Last March I taught a classic wet fly class at Eldredge Brothers Fly Shop on Rt. 1 in Cape Neddick, Maine. Please check their link on my Fly Shop link list on the right. I hope they will invite me back this year; well, next year, since it would be in 2014. It’s a good possibility they’ll want me to return, since this year’s class booked full with thirteen students in less than two weeks when announced in October. Moreover, people registered on a cancellation list, and then more people were turned away because the waiting list was “a mile long.” I heard all this through eight or nine people who I spoke to at the Marlborough Fly Fishing Show and at the L. L. Bean Spring Fishing Expo, who informed me they wanted to sign up but were too late. It’s gratifying to have affirming interest like that pertaining to one’s avocation.
I have wanted to post a review of that class here on my blog, but like other topics, there is only so much time in a day, and each day seems to slip by faster than the one before. Is that me, or does time really speed up? I intended to post each individual fly pattern and recipe for interested persons, but I’m having some trouble with my camera.
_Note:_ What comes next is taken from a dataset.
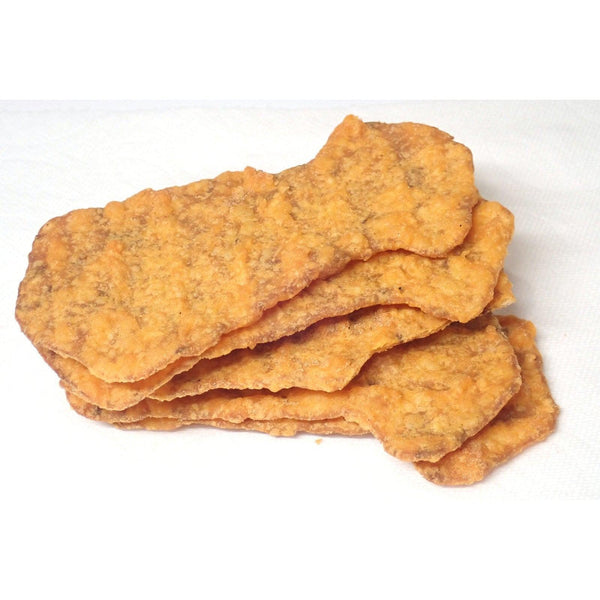 Natori-Ika-Fry-Spicy-Batter-Fried-Squid-Snack-4-Pieces-2-2025-06-20T06:40:56.332Z.jpg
Seems it will not function properly on “TV” mode, aka “Shutter Speed Priority” setting. I was forced to shoot these images on “Auto,” consequently I lost all control over depth-of-field. After previewing the individual images, I decided they are not up to my usual standards, so they won’t be included here, sorry folks. Moreover the mom-and-pop camera shop where I bought my camera has since gone out of business, a victim of “big-box store” competition.
One thing I hope to accomplish with this post was to review my itinerary and maybe have interested persons, fly shops, or organizations consider booking me to teach a class. That’s what I do, in part, to earn my living. So I hope everyone realizes that fact without me seeming to be “too commercial” or “too much like a used car salesman.”
I have also recently started teaching private fly tying lessons here at my home. This can be for a day or two, accommodate one to three persons, and include meals and lodging if desired. Depending on time of year, some fishing can also be included. Topics available are classic dry flies, classic wet flies, 19th century wet flies – including traditional tying styles of snelled and snood wet flies on authentic antique blind-eye hooks, traditional streamers and bucktails, specializing in Carrie Stevens unique Rangeley method of streamer component assembly, and general tying of all-round fishing patterns, nymphs, drys, emergers, and soft-hackles. I have almost fifty years of fly tying experience, and thirty years of teaching fly tying classes. All materials are provided for my private lessons. Please contact me for more information.
The class at Eldredge Brothers originally was to include nine wet fly fly patterns, but with experienced students in attendance, we moved along a bit ahead of schedule. The Coachman was tied to demonstrate a point in response to a student question, and when we finished about forty minutes early, I added the Parmacheene Belle as the final pattern after the student’s unanimous vote.
The list of flies included the teaching of Helen Shaw’s seven different wet fly body components; chenille, dubbing, floss, herl, quill, tinsel, and yarn. A variety of four different wing-mounting methods was included, as well and multiple methods of hackling. The patterns started out with the simplest ones first, gradually progressing in complexity, presenting increasing difficulty, and concluding with the Ibis and White, Armstrong Fontinalis, since everyone loves the Trout Fin fly patterns, and the Parmacheene Belle. You’ll also note on the Reuben Wood that I included a pattern with a gray mallard wing, since that seems to be a frequent question. In addition to goose and duck quill wings, we also included wings of turkey wing and tail feather sections.
Below is a photo of the flies from the class:
The Alder is supposed to have a wing of brown mottled turkey, but I had plenty of gray turkey, so we used that instead, since my objective in tying this pattern, besides this being a herl-bodied fly, it was more about preparing and mounting the softer turkey wing than about having the exact color. I have mailed these flies off to Jim Bernstein, shop manager at Eldredge Brothers, and I believe they will eventually be published on their web site. These are all good fishing flies, they were historically, and still are today.